* Material for this task:
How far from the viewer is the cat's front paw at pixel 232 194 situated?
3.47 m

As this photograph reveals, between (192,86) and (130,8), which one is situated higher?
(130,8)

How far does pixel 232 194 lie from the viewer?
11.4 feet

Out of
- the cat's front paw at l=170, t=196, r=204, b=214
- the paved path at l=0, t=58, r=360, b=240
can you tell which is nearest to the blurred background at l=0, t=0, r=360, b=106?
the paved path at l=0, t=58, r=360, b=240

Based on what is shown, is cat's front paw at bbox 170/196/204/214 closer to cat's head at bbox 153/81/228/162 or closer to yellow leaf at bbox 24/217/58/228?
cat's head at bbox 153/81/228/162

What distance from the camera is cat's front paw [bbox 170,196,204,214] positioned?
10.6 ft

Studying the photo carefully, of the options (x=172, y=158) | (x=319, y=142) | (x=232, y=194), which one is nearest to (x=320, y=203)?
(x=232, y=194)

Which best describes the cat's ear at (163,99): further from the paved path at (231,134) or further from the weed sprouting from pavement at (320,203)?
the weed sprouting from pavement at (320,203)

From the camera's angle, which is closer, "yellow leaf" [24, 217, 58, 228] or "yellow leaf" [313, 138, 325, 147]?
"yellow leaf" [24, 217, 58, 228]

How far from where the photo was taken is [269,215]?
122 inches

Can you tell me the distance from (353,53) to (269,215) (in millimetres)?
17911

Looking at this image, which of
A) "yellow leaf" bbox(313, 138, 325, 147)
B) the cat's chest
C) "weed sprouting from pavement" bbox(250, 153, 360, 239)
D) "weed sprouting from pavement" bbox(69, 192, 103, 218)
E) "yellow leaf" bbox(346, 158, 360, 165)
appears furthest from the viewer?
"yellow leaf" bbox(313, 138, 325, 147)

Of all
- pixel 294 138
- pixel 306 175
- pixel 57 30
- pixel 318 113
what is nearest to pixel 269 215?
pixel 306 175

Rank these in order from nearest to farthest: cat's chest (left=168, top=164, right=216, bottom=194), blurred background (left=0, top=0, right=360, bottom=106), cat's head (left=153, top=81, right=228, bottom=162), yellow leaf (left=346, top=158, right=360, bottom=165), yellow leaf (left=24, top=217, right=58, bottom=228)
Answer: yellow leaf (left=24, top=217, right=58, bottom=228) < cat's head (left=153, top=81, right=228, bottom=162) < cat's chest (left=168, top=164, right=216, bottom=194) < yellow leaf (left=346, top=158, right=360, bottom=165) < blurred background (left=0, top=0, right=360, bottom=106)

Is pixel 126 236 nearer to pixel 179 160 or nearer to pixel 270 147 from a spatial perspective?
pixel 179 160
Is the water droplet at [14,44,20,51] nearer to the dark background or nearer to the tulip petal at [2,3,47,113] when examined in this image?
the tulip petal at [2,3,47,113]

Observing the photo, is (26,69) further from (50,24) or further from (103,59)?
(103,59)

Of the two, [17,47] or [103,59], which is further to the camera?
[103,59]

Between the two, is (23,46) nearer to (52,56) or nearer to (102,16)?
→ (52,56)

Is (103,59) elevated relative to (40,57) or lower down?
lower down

* Work to be completed: Print all of the records above word for word, in the same order and with the same line breaks.

* Exercise answer:
How far from the viewer is the cat's front paw at pixel 232 194 situated?
3.47 m

As this photograph reveals, between (192,86) and (130,8), which one is situated higher?
(130,8)

How far does pixel 232 194 lie from the viewer?
11.4 feet

Out of
- the cat's front paw at l=170, t=196, r=204, b=214
- the paved path at l=0, t=58, r=360, b=240
can you tell which is nearest to the blurred background at l=0, t=0, r=360, b=106?
the paved path at l=0, t=58, r=360, b=240

Based on what is shown, is cat's front paw at bbox 170/196/204/214 closer to cat's head at bbox 153/81/228/162 or closer to yellow leaf at bbox 24/217/58/228?
cat's head at bbox 153/81/228/162

What distance from the camera is cat's front paw [bbox 170,196,204,214] positioned?
10.6 ft

Studying the photo carefully, of the options (x=172, y=158) | (x=319, y=142) | (x=232, y=194), which one is nearest to (x=320, y=203)?
(x=232, y=194)

Which best describes the cat's ear at (163,99): further from the paved path at (231,134) or further from the weed sprouting from pavement at (320,203)?
the weed sprouting from pavement at (320,203)

From the camera's angle, which is closer, "yellow leaf" [24, 217, 58, 228] or "yellow leaf" [313, 138, 325, 147]?
"yellow leaf" [24, 217, 58, 228]

How far from where the photo was taken is [269,215]?
122 inches

Can you tell me the distance from (353,53) to (269,215) (in millimetres)?
17911

Looking at this image, which of
A) "yellow leaf" bbox(313, 138, 325, 147)
B) the cat's chest
C) "weed sprouting from pavement" bbox(250, 153, 360, 239)
D) "weed sprouting from pavement" bbox(69, 192, 103, 218)
E) "yellow leaf" bbox(346, 158, 360, 165)
appears furthest from the viewer?
"yellow leaf" bbox(313, 138, 325, 147)

Of all
- pixel 294 138
- pixel 306 175
- pixel 57 30
- pixel 318 113
what is nearest to pixel 269 215?
pixel 306 175

Rank these in order from nearest to farthest: cat's chest (left=168, top=164, right=216, bottom=194), blurred background (left=0, top=0, right=360, bottom=106), cat's head (left=153, top=81, right=228, bottom=162), yellow leaf (left=346, top=158, right=360, bottom=165), yellow leaf (left=24, top=217, right=58, bottom=228)
Answer: yellow leaf (left=24, top=217, right=58, bottom=228) < cat's head (left=153, top=81, right=228, bottom=162) < cat's chest (left=168, top=164, right=216, bottom=194) < yellow leaf (left=346, top=158, right=360, bottom=165) < blurred background (left=0, top=0, right=360, bottom=106)

Is pixel 126 236 nearer to pixel 179 160 or nearer to pixel 270 147 from a spatial perspective?
pixel 179 160
Is the water droplet at [14,44,20,51] nearer to the dark background or nearer to the tulip petal at [2,3,47,113] when examined in this image?
the tulip petal at [2,3,47,113]

Observing the photo, is (26,69) further from (50,24) or further from (103,59)?
(103,59)

Of the two, [17,47] or [103,59], which is further to the camera?
[103,59]

Between the two, is (23,46) nearer to (52,56) or nearer to (102,16)?
→ (52,56)

Is (103,59) elevated relative to (40,57) or lower down?
lower down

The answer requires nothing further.